§ **SET EXERCISE**
Set down every line of the material below with each word and mark kept as it appears.

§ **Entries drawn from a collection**
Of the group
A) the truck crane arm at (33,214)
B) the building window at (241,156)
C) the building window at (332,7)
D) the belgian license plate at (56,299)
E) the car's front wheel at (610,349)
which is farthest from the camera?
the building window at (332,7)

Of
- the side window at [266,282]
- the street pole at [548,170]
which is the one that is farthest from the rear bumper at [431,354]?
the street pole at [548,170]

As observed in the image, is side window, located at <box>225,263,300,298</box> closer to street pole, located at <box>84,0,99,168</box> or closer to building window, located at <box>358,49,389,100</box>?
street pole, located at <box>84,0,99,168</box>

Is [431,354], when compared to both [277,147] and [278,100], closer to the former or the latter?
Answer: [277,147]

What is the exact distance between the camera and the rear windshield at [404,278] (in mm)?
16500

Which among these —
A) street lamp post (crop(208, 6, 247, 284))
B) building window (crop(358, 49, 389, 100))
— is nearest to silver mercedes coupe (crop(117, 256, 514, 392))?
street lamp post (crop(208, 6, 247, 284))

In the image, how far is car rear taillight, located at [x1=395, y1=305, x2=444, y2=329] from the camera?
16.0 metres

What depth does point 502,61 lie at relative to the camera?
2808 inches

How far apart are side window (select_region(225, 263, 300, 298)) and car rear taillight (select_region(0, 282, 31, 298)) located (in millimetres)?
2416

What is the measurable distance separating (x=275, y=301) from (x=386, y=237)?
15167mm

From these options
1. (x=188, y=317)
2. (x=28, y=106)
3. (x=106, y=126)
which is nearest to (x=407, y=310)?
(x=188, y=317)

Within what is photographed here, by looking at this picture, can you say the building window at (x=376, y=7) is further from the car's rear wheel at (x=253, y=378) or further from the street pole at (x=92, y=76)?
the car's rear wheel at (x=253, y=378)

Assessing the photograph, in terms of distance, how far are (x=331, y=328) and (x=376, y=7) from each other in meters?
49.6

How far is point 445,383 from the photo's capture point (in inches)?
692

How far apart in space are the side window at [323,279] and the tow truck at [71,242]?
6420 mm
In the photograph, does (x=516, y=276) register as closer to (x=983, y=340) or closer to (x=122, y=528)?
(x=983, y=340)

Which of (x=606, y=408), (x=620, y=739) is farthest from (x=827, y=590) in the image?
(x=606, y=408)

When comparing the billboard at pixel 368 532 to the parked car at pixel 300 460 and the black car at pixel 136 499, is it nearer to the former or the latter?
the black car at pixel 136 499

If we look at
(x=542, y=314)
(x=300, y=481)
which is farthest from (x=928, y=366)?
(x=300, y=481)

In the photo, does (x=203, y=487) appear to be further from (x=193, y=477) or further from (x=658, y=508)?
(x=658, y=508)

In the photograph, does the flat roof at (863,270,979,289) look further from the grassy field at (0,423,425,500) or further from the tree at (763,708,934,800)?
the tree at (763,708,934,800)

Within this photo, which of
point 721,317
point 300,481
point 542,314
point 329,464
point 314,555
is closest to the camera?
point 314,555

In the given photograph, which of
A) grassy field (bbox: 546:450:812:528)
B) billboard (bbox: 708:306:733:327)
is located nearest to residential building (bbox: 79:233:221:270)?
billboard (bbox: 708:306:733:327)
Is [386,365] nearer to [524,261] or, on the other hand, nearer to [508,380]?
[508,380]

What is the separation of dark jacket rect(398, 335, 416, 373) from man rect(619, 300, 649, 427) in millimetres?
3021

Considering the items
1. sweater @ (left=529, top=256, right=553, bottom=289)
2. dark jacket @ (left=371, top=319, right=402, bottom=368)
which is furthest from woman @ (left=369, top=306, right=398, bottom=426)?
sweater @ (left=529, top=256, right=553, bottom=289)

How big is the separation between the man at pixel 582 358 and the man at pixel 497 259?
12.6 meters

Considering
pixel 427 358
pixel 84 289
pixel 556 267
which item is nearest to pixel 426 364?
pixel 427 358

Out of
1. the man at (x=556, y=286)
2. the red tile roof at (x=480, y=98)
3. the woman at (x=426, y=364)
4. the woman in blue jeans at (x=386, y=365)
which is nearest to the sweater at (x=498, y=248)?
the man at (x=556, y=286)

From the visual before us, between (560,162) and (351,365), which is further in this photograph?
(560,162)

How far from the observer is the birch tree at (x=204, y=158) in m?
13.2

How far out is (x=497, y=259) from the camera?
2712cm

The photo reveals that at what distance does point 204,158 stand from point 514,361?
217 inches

§ **EXPECTED ANSWER**
Of the group
A) the truck crane arm at (33,214)
B) the building window at (241,156)
C) the building window at (332,7)
D) the belgian license plate at (56,299)
E) the car's front wheel at (610,349)
which is farthest from the camera?
the building window at (332,7)

Of
- the side window at [266,282]
- the street pole at [548,170]
which is the one that is farthest from the rear bumper at [431,354]?
the street pole at [548,170]

As observed in the image, is side window, located at <box>225,263,300,298</box> closer to street pole, located at <box>84,0,99,168</box> or closer to building window, located at <box>358,49,389,100</box>?
street pole, located at <box>84,0,99,168</box>

Is [431,354], when compared to both [277,147] and [278,100], closer to the former or the latter?
Answer: [277,147]

What is the exact distance between the camera and the rear windshield at [404,278] (in mm)?
16500

Which among these —
A) street lamp post (crop(208, 6, 247, 284))
B) building window (crop(358, 49, 389, 100))
— is nearest to silver mercedes coupe (crop(117, 256, 514, 392))?
street lamp post (crop(208, 6, 247, 284))

In the image, how far is car rear taillight, located at [x1=395, y1=305, x2=444, y2=329] from the camera?
16.0 metres

What depth does point 502,61 lie at relative to the camera?
2808 inches

How far apart are side window (select_region(225, 263, 300, 298)) and car rear taillight (select_region(0, 282, 31, 298)) located (in millimetres)?
2416

What is the measurable distance separating (x=275, y=301) from (x=386, y=237)?
15167mm

From these options
1. (x=188, y=317)
2. (x=28, y=106)
3. (x=106, y=126)
which is nearest to (x=407, y=310)?
(x=188, y=317)

Within what is photographed here, by looking at this picture, can you say the building window at (x=376, y=7) is further from the car's rear wheel at (x=253, y=378) or further from the street pole at (x=92, y=76)?
the car's rear wheel at (x=253, y=378)

Assessing the photograph, in terms of distance, how far are (x=331, y=328) and (x=376, y=7) from each other in meters?
49.6

How far is point 445,383 from the photo's capture point (in inches)?
692

How far apart in space are the side window at [323,279] and the tow truck at [71,242]?
6420 mm
In the photograph, does (x=516, y=276) register as closer to (x=983, y=340) or closer to (x=122, y=528)?
(x=983, y=340)

Which of (x=606, y=408), (x=620, y=739) is farthest from (x=827, y=590) in the image?
(x=606, y=408)

When comparing the billboard at pixel 368 532 to the parked car at pixel 300 460 and the black car at pixel 136 499, is it nearer to the former or the latter?
the black car at pixel 136 499

If we look at
(x=542, y=314)
(x=300, y=481)
which is farthest from (x=928, y=366)?
(x=300, y=481)

In the photo, does (x=203, y=487) appear to be further from (x=193, y=477) or further from (x=658, y=508)?
(x=658, y=508)

In the photograph, does the flat roof at (863,270,979,289) look further from the grassy field at (0,423,425,500) or further from the tree at (763,708,934,800)?
the tree at (763,708,934,800)

Within this photo, which of
point 721,317
point 300,481
point 542,314
point 329,464
point 314,555
is closest to the camera?
point 314,555

In the given photograph, which of
A) grassy field (bbox: 546:450:812:528)
B) billboard (bbox: 708:306:733:327)
is located nearest to residential building (bbox: 79:233:221:270)?
billboard (bbox: 708:306:733:327)
Is [386,365] nearer to [524,261] or, on the other hand, nearer to [508,380]?
[508,380]

What is the separation of dark jacket rect(398, 335, 416, 373) from man rect(619, 300, 649, 427) in millimetres?
3021

Considering the items
1. sweater @ (left=529, top=256, right=553, bottom=289)
2. dark jacket @ (left=371, top=319, right=402, bottom=368)
which is furthest from woman @ (left=369, top=306, right=398, bottom=426)?
sweater @ (left=529, top=256, right=553, bottom=289)

How big is the separation between the man at pixel 582 358 and the man at pixel 497 259?
12.6 meters

Considering
pixel 427 358
pixel 84 289
pixel 556 267
which item is nearest to pixel 426 364?
pixel 427 358

Out of
1. the man at (x=556, y=286)
2. the red tile roof at (x=480, y=98)
3. the woman at (x=426, y=364)
4. the woman in blue jeans at (x=386, y=365)
which is nearest to the sweater at (x=498, y=248)?
the man at (x=556, y=286)

From the visual before us, between (560,162) and (351,365), which is further in this photograph?
(560,162)

How far from the observer is the birch tree at (x=204, y=158) in m?
13.2

How far out is (x=497, y=259) from the camera?
2712cm

The photo reveals that at what distance does point 204,158 stand from point 514,361?
217 inches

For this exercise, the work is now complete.